[Brief descriptive captions]
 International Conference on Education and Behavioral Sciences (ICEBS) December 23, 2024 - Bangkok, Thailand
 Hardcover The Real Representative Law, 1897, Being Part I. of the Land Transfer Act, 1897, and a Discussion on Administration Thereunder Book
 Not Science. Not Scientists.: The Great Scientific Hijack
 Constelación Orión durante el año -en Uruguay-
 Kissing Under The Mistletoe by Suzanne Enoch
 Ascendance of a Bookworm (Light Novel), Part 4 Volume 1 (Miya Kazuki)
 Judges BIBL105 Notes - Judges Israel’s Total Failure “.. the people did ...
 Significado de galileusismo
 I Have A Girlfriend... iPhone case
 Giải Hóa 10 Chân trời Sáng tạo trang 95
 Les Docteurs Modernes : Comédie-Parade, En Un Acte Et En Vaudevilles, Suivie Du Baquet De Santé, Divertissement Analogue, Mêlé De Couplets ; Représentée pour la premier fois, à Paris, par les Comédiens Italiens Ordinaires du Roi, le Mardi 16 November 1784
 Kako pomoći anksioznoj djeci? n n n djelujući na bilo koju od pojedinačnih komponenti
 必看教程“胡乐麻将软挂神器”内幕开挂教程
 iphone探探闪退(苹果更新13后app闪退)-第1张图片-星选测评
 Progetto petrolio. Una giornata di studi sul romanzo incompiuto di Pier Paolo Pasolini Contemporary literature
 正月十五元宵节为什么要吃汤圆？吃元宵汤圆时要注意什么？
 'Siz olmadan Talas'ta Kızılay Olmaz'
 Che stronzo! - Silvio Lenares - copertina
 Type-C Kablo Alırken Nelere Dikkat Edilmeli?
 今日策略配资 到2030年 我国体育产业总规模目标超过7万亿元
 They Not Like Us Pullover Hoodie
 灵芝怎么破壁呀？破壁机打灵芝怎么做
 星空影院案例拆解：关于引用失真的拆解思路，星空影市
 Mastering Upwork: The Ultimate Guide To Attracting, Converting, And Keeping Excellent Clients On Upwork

_The problem_
Reproduce every record, matching each line exactly.

_Output for this task_
 International Conference on Education and Behavioral Sciences (ICEBS) December 23, 2024 - Bangkok, Thailand
 Hardcover The Real Representative Law, 1897, Being Part I. of the Land Transfer Act, 1897, and a Discussion on Administration Thereunder Book
 Not Science. Not Scientists.: The Great Scientific Hijack
 Constelación Orión durante el año -en Uruguay-
 Kissing Under The Mistletoe by Suzanne Enoch
 Ascendance of a Bookworm (Light Novel), Part 4 Volume 1 (Miya Kazuki)
 Judges BIBL105 Notes - Judges Israel’s Total Failure “.. the people did ...
 Significado de galileusismo
 I Have A Girlfriend... iPhone case
 Giải Hóa 10 Chân trời Sáng tạo trang 95
 Les Docteurs Modernes : Comédie-Parade, En Un Acte Et En Vaudevilles, Suivie Du Baquet De Santé, Divertissement Analogue, Mêlé De Couplets ; Représentée pour la premier fois, à Paris, par les Comédiens Italiens Ordinaires du Roi, le Mardi 16 November 1784
 Kako pomoći anksioznoj djeci? n n n djelujući na bilo koju od pojedinačnih komponenti
 必看教程“胡乐麻将软挂神器”内幕开挂教程
 iphone探探闪退(苹果更新13后app闪退)-第1张图片-星选测评
 Progetto petrolio. Una giornata di studi sul romanzo incompiuto di Pier Paolo Pasolini Contemporary literature
 正月十五元宵节为什么要吃汤圆？吃元宵汤圆时要注意什么？
 'Siz olmadan Talas'ta Kızılay Olmaz'
 Che stronzo! - Silvio Lenares - copertina
 Type-C Kablo Alırken Nelere Dikkat Edilmeli?
 今日策略配资 到2030年 我国体育产业总规模目标超过7万亿元
 They Not Like Us Pullover Hoodie
 灵芝怎么破壁呀？破壁机打灵芝怎么做
 星空影院案例拆解：关于引用失真的拆解思路，星空影市
 Mastering Upwork: The Ultimate Guide To Attracting, Converting, And Keeping Excellent Clients On Upwork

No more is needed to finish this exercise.